Karnedeki 50 puanı eleştirmek ya da küçümsemek yerine "evet benim oğlum/kızım 0 ile 100 arasında, 50 puanlık bir başarı gösterdi" diyebileceğiz, bunu bir başarı olarak görebileceğiz.
Sizin için başarı ölçütü 100 ya da ona yakın değerlerse, çocuğunuz çok nadir olarak "başarı duygusu" yaşayacak demektir. Kendi ölçeğinde başarma duygusunu yaşayamayan, anne babasının memnuniyetini/onayını göremeyen bir çocuk için bulunduğu yerden bir adım ileriye gitmek daha da zorlaşıyor.
Anne babalarla görüşmelerimde sıklıkla şu cümleyi kullanırım; "Hani bilirsiniz; mama kutularının içinden kendi ölçekleri çıkar, miktarı ayarlamak için o ölçeği kullanırsınız, ne eksik ne de fazla olmasın diye, tıpkı onun gibi işte...:)
Çocuğunuz da kendine özel tasarlanmış olan ölçeği dünyaya gelirken yanında getirdi, bunu size hiç söyleyememiş olabilir ama emin olun her davranışıyla size "beni kendi ölçeğimle değerlendirin" demeye çalışıyor.
Makarna süzgeci ile çay süzemezsiniz değil mi, ya da çay süzgeci ile makarna...? İsterseniz bir deneyin.:)
Yazımı uzatmadan şöyle tamamlamak istiyorum;
Bu kez karne kimseyi, çok akıllı/akılsız, çok değerli/değersiz ya da çok önemli/önemsiz bir insan yapmasın...
Bu kez karne kimseyi, çok akıllı bir tablet ya da çok akıllı bir telefon sahibi de yapmasın...
Bu kez karne hiçbir çocuk için küçümsenme nedeni de, abartılı bir değer görme nedeni de olmasın...
Karne günü huzurlu bir ruh halinde buluşalım çocuklarımızla... Öğütlerimizi sıralamak için acele etmeden, sevgiyle ve sabırla dinleyelim onları...
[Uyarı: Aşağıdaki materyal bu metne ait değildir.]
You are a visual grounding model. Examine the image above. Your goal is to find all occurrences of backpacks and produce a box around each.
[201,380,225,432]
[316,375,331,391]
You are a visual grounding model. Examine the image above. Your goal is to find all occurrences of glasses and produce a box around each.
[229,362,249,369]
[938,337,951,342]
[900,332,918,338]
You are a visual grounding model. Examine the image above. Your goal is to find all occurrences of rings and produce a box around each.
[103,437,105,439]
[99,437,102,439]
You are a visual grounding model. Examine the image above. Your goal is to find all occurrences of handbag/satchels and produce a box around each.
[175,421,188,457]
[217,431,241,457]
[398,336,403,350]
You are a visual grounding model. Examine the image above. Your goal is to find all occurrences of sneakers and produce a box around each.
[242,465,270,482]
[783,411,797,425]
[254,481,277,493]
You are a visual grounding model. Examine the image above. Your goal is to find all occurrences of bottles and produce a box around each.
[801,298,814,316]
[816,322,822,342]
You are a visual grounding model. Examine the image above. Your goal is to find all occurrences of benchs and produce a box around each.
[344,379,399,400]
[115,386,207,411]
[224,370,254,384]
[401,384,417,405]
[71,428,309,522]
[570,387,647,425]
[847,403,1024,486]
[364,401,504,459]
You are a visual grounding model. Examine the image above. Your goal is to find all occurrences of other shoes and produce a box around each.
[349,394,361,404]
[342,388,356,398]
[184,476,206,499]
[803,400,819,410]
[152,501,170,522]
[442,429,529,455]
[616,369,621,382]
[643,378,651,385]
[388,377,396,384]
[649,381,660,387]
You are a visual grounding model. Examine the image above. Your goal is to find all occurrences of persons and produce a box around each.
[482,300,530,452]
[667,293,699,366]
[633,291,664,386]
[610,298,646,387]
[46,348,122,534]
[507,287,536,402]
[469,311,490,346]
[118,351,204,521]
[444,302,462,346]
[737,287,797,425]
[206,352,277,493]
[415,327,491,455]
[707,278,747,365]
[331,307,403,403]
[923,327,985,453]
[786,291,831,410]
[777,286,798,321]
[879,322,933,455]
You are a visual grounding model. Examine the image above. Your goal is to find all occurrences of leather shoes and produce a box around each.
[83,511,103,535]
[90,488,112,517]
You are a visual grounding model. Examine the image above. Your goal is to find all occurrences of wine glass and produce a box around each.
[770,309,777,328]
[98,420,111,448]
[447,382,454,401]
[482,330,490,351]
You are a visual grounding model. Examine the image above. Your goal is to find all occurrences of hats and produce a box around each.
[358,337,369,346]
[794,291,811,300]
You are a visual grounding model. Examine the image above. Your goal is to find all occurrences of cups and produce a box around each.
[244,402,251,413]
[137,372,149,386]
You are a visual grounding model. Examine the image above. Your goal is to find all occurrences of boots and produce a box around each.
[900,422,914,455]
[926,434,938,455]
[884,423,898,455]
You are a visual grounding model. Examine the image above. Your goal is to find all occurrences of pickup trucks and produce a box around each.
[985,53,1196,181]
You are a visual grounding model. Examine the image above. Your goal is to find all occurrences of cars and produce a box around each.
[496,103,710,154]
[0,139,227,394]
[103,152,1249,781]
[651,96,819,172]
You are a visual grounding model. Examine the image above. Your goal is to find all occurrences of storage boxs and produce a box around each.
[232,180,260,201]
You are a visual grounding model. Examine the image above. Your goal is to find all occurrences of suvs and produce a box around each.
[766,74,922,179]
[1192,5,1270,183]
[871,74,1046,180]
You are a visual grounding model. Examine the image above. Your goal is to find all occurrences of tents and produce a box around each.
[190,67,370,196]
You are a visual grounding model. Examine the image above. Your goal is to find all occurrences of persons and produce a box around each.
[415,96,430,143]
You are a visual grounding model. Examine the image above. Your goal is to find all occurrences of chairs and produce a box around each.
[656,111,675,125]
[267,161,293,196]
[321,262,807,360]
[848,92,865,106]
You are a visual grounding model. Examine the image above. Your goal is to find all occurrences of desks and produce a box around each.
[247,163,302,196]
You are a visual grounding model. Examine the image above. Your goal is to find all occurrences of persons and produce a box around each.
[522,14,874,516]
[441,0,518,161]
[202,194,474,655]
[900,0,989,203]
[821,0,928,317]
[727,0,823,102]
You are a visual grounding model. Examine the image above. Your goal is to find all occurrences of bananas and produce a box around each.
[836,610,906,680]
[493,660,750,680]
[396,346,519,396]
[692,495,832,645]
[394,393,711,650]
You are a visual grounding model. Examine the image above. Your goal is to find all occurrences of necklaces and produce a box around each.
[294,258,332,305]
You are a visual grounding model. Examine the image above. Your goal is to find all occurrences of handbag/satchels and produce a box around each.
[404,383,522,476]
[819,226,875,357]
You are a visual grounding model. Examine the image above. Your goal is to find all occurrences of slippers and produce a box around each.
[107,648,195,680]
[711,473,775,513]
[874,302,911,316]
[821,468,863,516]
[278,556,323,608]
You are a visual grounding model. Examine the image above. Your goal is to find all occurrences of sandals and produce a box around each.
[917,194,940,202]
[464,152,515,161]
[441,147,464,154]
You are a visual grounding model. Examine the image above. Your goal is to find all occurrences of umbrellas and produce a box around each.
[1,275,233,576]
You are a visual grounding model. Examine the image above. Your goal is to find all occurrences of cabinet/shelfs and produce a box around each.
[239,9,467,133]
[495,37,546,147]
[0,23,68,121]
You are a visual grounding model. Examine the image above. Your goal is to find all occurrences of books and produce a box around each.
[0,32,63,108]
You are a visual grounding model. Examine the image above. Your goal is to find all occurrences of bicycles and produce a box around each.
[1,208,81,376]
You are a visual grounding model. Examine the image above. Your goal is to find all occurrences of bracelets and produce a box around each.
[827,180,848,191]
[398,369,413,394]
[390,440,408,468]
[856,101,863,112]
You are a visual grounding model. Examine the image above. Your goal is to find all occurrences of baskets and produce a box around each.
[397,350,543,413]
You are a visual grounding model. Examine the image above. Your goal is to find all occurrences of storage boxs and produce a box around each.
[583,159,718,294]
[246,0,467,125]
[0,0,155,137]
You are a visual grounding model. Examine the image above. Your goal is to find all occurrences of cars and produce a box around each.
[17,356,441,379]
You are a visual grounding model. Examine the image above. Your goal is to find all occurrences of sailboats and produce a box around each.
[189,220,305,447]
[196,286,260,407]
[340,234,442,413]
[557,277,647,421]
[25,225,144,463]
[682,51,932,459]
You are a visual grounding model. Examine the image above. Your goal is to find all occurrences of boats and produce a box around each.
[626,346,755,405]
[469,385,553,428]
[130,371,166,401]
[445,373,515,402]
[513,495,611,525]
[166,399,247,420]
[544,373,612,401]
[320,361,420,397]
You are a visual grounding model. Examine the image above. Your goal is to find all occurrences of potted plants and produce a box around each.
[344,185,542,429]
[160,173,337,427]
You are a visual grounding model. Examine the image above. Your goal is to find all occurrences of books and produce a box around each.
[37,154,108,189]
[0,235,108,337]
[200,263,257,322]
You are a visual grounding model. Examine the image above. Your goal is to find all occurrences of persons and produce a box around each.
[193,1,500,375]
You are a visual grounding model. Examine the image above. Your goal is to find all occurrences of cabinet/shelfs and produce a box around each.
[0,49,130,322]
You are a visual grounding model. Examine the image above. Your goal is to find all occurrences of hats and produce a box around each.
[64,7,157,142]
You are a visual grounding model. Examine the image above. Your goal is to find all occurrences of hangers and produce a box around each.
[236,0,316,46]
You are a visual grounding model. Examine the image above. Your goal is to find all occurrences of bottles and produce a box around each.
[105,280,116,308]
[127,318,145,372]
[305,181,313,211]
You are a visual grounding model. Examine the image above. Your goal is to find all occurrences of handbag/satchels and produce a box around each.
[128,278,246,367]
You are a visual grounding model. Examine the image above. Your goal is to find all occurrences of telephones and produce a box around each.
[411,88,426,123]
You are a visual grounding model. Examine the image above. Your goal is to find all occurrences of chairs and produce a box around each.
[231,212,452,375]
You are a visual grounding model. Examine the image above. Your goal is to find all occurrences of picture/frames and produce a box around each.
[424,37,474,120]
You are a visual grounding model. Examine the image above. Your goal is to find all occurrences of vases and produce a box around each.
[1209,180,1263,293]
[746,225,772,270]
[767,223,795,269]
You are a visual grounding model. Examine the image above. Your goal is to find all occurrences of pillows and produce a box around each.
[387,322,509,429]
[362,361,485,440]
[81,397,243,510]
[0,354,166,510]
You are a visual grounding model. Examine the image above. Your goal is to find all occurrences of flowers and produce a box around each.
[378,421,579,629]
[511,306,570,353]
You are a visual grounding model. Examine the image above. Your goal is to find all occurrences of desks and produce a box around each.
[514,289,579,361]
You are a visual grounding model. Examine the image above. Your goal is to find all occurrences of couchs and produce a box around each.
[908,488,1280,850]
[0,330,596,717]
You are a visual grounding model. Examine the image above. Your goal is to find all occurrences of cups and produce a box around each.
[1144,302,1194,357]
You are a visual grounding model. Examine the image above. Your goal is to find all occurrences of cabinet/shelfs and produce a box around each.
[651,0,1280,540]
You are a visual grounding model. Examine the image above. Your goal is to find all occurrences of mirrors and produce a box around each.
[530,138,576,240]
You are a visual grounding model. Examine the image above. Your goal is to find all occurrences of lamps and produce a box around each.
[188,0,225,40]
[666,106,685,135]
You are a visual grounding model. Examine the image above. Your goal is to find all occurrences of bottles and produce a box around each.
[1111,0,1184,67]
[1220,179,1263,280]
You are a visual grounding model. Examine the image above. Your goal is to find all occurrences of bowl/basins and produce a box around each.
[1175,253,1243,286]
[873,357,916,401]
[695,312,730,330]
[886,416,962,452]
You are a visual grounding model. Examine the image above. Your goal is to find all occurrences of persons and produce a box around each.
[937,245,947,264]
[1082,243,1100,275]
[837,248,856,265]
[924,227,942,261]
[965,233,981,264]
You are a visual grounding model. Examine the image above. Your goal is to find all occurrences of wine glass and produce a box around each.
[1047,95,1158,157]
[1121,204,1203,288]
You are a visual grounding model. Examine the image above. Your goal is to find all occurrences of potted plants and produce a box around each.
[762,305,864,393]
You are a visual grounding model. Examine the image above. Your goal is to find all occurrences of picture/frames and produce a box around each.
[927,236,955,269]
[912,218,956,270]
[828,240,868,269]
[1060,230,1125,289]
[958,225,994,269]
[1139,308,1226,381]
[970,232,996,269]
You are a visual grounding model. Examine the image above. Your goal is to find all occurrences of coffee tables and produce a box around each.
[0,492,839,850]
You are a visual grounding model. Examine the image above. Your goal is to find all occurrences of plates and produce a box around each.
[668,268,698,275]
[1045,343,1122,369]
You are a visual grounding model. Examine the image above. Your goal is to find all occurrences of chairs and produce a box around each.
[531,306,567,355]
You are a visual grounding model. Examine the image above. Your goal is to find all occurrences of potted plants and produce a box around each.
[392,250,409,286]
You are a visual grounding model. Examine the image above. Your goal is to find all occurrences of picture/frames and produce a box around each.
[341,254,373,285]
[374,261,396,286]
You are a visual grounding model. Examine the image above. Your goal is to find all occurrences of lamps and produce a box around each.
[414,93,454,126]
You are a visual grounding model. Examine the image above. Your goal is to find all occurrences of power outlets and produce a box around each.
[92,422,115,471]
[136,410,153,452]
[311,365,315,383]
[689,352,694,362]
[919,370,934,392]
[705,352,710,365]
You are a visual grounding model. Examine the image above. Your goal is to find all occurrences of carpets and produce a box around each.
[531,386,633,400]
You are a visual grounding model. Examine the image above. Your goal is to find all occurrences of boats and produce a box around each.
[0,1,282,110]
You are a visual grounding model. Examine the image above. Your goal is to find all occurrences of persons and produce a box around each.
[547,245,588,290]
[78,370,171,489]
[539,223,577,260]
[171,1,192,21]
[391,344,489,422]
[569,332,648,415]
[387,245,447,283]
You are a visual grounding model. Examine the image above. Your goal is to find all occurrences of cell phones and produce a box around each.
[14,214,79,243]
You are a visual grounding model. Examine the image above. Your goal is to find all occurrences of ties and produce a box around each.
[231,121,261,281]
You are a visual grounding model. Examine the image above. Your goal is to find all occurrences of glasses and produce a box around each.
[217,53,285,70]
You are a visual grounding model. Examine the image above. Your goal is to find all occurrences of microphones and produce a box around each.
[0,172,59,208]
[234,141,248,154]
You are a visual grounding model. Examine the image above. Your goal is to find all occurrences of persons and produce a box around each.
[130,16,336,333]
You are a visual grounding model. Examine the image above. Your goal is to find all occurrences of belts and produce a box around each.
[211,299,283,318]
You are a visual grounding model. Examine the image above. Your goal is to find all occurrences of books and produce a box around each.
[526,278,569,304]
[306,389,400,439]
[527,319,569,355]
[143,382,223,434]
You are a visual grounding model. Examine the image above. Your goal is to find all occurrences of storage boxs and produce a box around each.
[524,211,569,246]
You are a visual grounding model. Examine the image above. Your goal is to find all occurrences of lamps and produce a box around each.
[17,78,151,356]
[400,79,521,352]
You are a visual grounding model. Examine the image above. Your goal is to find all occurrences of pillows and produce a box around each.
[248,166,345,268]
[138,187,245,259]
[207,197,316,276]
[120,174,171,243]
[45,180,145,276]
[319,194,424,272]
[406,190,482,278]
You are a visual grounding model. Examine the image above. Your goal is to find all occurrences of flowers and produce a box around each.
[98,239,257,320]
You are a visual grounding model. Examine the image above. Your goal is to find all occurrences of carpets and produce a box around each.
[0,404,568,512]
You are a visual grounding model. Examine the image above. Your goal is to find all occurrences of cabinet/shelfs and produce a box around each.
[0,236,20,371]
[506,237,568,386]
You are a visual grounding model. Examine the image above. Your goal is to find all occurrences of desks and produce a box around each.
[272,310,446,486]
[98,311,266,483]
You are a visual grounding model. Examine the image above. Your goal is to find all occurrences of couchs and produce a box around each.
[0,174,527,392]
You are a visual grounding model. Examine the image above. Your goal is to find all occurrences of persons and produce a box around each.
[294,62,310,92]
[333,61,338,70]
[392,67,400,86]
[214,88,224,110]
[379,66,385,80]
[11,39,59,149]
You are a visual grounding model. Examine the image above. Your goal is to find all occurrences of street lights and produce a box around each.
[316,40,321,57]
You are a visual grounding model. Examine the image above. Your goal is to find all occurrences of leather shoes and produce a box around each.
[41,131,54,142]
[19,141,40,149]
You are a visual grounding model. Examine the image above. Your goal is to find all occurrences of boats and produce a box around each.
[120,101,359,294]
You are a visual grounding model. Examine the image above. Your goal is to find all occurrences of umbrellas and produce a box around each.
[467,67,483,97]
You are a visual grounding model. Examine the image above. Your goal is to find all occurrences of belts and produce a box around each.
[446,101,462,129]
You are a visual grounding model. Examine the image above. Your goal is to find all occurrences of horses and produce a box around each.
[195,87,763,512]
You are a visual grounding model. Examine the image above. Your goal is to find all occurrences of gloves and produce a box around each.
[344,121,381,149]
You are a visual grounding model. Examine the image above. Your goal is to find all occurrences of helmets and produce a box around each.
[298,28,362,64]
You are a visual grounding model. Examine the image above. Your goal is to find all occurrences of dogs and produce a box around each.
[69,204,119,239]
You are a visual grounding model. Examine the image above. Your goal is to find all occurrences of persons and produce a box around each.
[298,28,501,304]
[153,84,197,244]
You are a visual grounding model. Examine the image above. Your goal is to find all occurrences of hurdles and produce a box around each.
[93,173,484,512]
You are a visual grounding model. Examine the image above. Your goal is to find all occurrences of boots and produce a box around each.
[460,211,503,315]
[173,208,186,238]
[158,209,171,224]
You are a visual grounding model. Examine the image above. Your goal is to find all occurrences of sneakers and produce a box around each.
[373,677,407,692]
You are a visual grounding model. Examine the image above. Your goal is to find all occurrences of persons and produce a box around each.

Belirledikleri hedeflere ne ölçüde ulaşabildiklerini kendileri değerlendirsinler... Bir sorun varsa eğer, nerde sorun olduğunu kendilerinin bulmalarına izin verelim.
Geçen döneme göre gelişen yönlerinin neler olduğunu, kendilerine ne'yin iyi geldiğini neyin iyi gelmediğini fark etsinler. İzin verelim, bir sonraki dönem, bir üst okul ya da seçmeyi düşündükleri meslekle ilgili hedeflerinden/hayallerinden söz etsinler.
"Düşük" notları olan çocuklar da "yüksek" notları olan çocuklar da bu kadarı için takdir edilsinler, "önümüzdeki dönem daha yüksek alırsın"ı duymadan!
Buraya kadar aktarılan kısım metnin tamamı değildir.